Inditex is the eurozone’s equivalent of Next – a company that sets the gold standard for its sector. When it disappoints on trading, shockwaves are felt across the retail industry.

“Its second quarter sales growth rate has halved compared to the same period last year at 6%. Admittedly, that only covers the first five weeks of the quarter, but it’s enough to suggest that trading conditions are tough.

“A lot of Inditex’s success has come from the way its business is run. It is the master of efficiency and has fine-tuned operations so everything runs smoothly. It is able to get new designs onto the shop floor quickly so it can stay on top of latest fashion trends. It’s a great position to be in, except some things are out of its control.

“If the consumer is worried about the economy and is watching every penny, retailers are going to struggle to shift goods unless they discount hard. Inditex is guiding for stable gross margins this year, which implies it is not expecting to slash prices to shift stock. It will no doubt take the view that it’s better to ride out the storm than make knee-jerk reactions at the first sign of trouble.

“The same applies to unfavourable foreign exchange rates which add to near-term pressures. Currency issues typically come and go, so Inditex will probably sit tight and wait for them to pass.”

Takeovers

“The UK stock market continues to be a hive of activity regarding takeovers as predators take advantage of cheap valuations. Some situations have entered a bidding war, while others have collapsed, providing plenty of drama for investors.

“Both ICG and KKR have walked away from bid interest in GlobalData, leaving the data analytics group free to pursue a path on its own.

“KKR is more interested in gobbling up medical centre real estate group Assura, having increased its offer for the business in conjunction with co-bidder Stonepeak. It looks enough to seal the deal as Assura’s board have recommended the bid. It provides shareholders with a cash deal at a premium in line with the average for London-listed takeovers this year.”

Ricardo

“Former UK-listed support services group WSP has returned to its old hunting ground and moved on environmental consultancy Ricardo.

“Canadian rival Genivar bought WSP in 2012 as a way of getting a strong foothold in the UK market and subsequently adopted its name.

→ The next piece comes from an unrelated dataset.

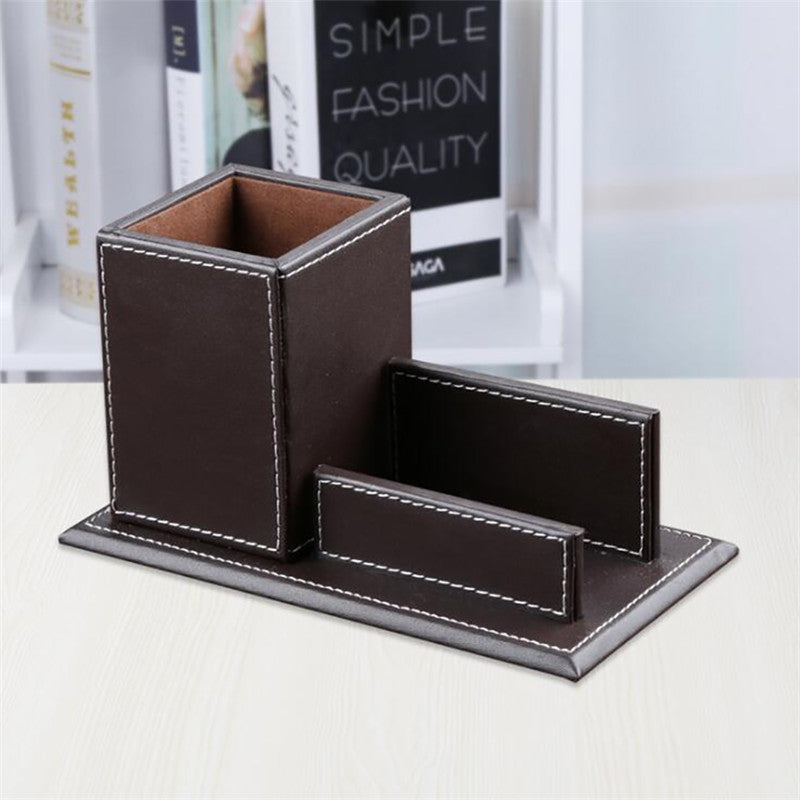 MULTIFUNCTIONAL LEATHER PEN HOLDER BUSINESS CARD HOLDER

It has continued to grow in size and Ricardo looks to be an ideal fit for the group.

“What’s interesting is how another UK firm had been building a stake in Ricardo but has pulled off a blinding deal to sell those shares to WSP.

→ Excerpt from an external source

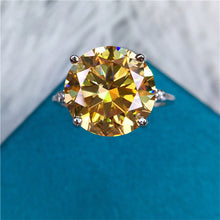 Load image into Gallery viewer, 6 Carat Round Moissanite Ring 5-stone Thin-band Milgrain Certified VVS Vivid Yellow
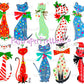 Vintage Retro Atomic Mod Christmas Kitty Cats 20 Kitsch Images Printable PDF Instant Digital Download Kitschmas Holiday Clipart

Science Group built up a 21.8% stake between February and May and has now flipped those shares for a £53.5 million profit. Not bad for a business that’s only worth £234 million.

“Science Group had rattled the cage and got in a public spat with Ricardo, accusing it of poor operating performance and ineffective governance. Its profitable campaign now puts Science Group on the radar as an activist investor to watch closely.”

TSMC

“Taiwanese chipmaker TSMC provided some reassurance that broader tariff turmoil is not derailing the AI boom with its latest update.

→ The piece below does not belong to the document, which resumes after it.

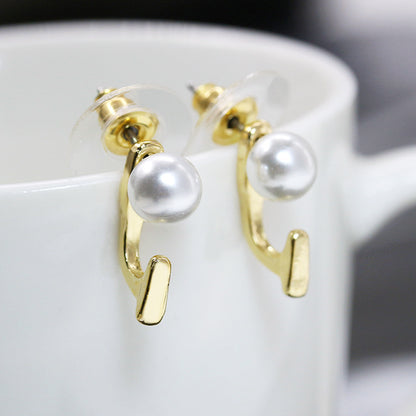 Pearl Carabiner Stud Earrings Back Hanging Gold-Jewearrings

“The company saw revenue surge in May as big tech continues to invest heavily in AI infrastructure and, while growth slowed month-on-month from April’s record level, the company remains confident in its full-year guidance.

“TSMC has a dominant market position and continues to invest heavily in its business to stay one step ahead of the competition. This does create execution risks and the possibility for cost overruns but should firm up its role as the go-to manufacturer for semiconductors.

“Geopolitical risks remain a factor, even if the group is diversifying its manufacturing base, with the company on the frontline of tensions between China and the US. TSMC will hope recent progress on trade talks between the world’s two largest economies continues.

“Another danger is technology companies dial back spending as they come under pressure to deliver returns. However, the AI gold rush is in full swing and TSMC is reaping the rewards just as those selling picks and shovels for those participating in the 19th century equivalent did.”

These articles are for information purposes only and are not a personal recommendation or advice.